Final WER is computed from the combined final transcripts plus the selected final or fallback partial from the logic above, while partial WER is computed from the combined final transcripts plus the selected post-endpoint partial from the logic above. Both are compared against the full ground truth transcript. As the first post-endpoint partial typically reflects an earlier point in the model's streaming output, partial WER and final WER are reported separately rather than compared directly.

Model Inclusion Criteria

Our objective is to represent the most popular and best-performing speech to text models to support end-users in choosing which models and providers to use. As such, we apply an 'industry significance' and competitive performance test to evaluate inclusion of new models & providers. We are in the process of refining these criteria and welcome any feedback and suggestions. To suggest models, please contact us via the contact page.

Version History

AA-WER v2.2

May 2026—current

  • Further updated the English text comparison normalizer to treat additional meaning-preserving transcription variants as equivalent, while preserving penalties for meaning-bearing omissions or substitutions:
    • Unicode apostrophe variants across equivalent wording (e.g., we’re vs. we're)
    • Signed percentage formatting when meaning matches (e.g., -12% vs. negative twelve percent)
    • Decimal grouping where there is no currency marker (e.g., 99.99 vs. ninety-nine ninety-nine), while preserving penalties for missing currency symbols (e.g., $71.50 is not equivalent to seventy-one fifty)
    • Formatting-only hyphen/dash variants (e.g., 18-year-old vs. 18 year old)
    • Technical punctuation in clear code, URL, and email contexts (e.g., UserController.java vs.
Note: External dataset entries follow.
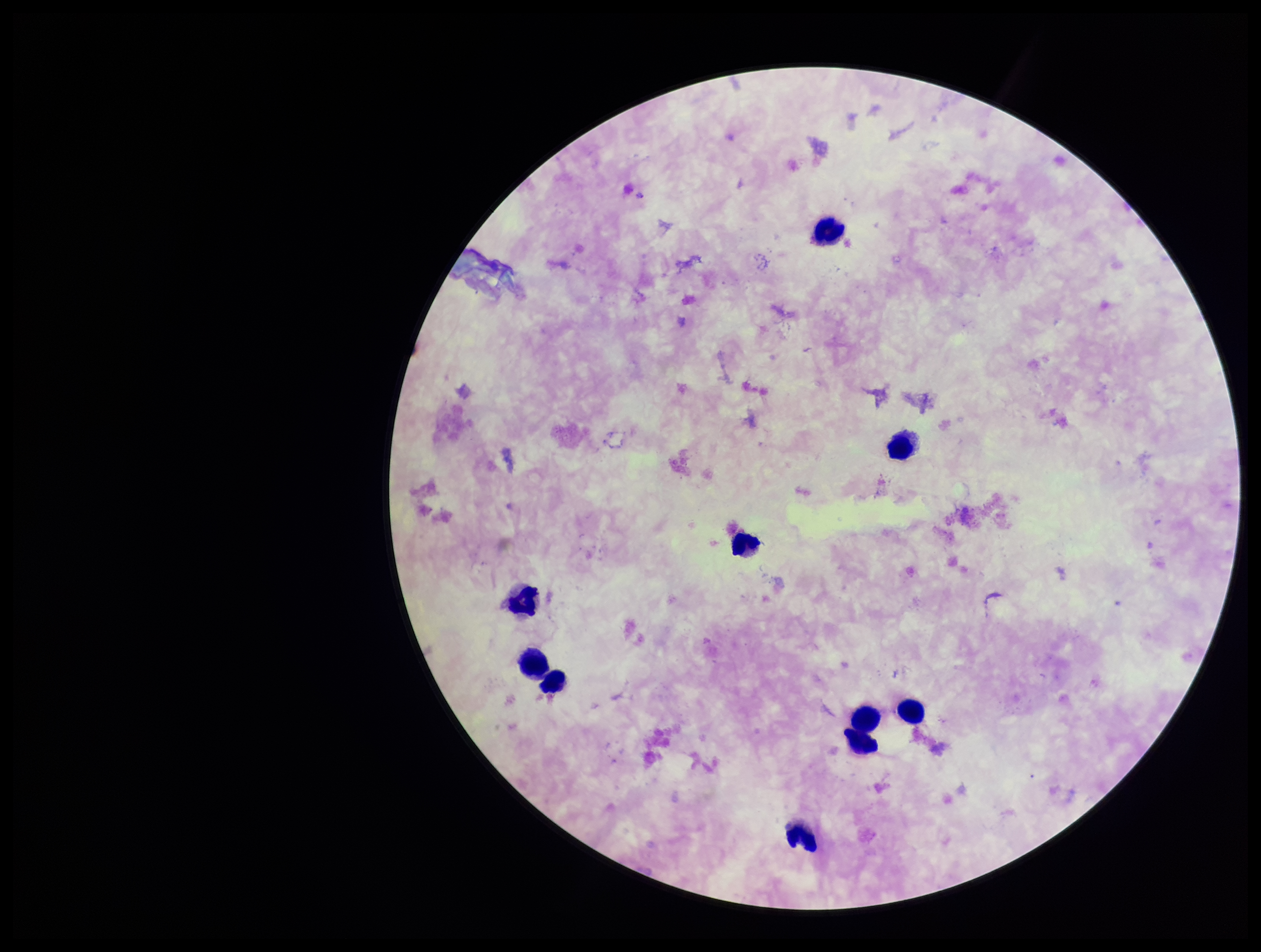
A thick smear.

Summary:
  - Species reported for this patient: Plasmodium falciparum
  - Plasmodium parasites: none detected
  - Field of view: single
  - Leukocyte count: 10
  - Capture: smartphone photograph through the microscope eyepiece
  - Parasite count: 0
  - Patient malaria status: infected
  - Stain: Giemsa
  - Image size: 1261×952 pixels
UserController dot java, /v1/users vs. slash v1 slash users, gmail.com vs. gmail dot com)
    • Version, decimal, and fraction variants where the spoken and written forms match (e.g., version 1.24.3 vs. version one point twenty-four dot three, 1.0 vs. one point zero, 1.25 inches vs. one and a quarter inches)
    • Unit abbreviations where meaning is unchanged (e.g., mg/dL vs. milligrams per deciliter, GB vs. gigabytes)
  • Launched streaming Speech to Text evaluation, adding Time to Final Transcript and Time to First Partial Transcript latency metrics.

AA-WER v2.1

April 2026—May 2026

  • Updated the English text comparison normalizer to treat additional meaning-preserving transcription variants as equivalent, while preserving penalties for meaning-bearing omissions or substitutions:
    • ID and phone-number formatting where hyphens or spacing are used only as digit grouping (e.g., 303-775-4498 vs. 303 775 4498, CLM-2024-0873 vs. CLM 2024 0873)
    • Letter-separated names and spelled-letter sequences across separator styles (e.g., S I N G H vs. S-I-N-G-H)
    • Numeric range formatting when endpoints and units match (e.g., 15-20 minutes vs. fifteen to twenty minutes, 6-8% vs. six to eight percent)
    • Common spacing and hyphenation variants where meaning is unchanged (e.g., hard-coded vs. hardcoded, up front vs. upfront, Sea-Tac vs. SeaTac)
    • Preservation of meaning-bearing codes and symbols where omission or substitution changes the transcript (e.g., F-150, W-2, $50, 5%)
    • Repeated spoken large-number phrases are kept separate rather than merged into a new number (e.g., twelve million twelve million becomes 12,000,000 12,000,000, not 24,000,000)
    • Bracketed transcribed content is kept, while annotation tags such as [music], <unk>, and language English<asr_text> are removed

AA-WER v2.0

February 2026—current

  • Introduced AA-AgentTalk, a new proprietary evaluation dataset (50% weighting) focused on voice agent use cases, serving as a private held-out test set.
  • Cleaned ground truth transcripts for VoxPopuli and Earnings22, correcting errors in reference transcriptions to ensure fairer evaluation.
  • Removed AMI SDM from the benchmark due to transcript quality issues.
  • Used custom normalizer building on Whisper's English normalizer to reduce artificially inflated WER from formatting differences rather than genuine transcription errors.
  • New weighting: 50% AA-AgentTalk, 25% Earnings22-Cleaned-AA, 25% VoxPopuli-Cleaned-AA.

AA-WER v1.0

September 2025—February 2026

  • Initial release with three public datasets: AMI SDM, VoxPopuli, Earnings22.
  • ~6 hours of audio across three datasets.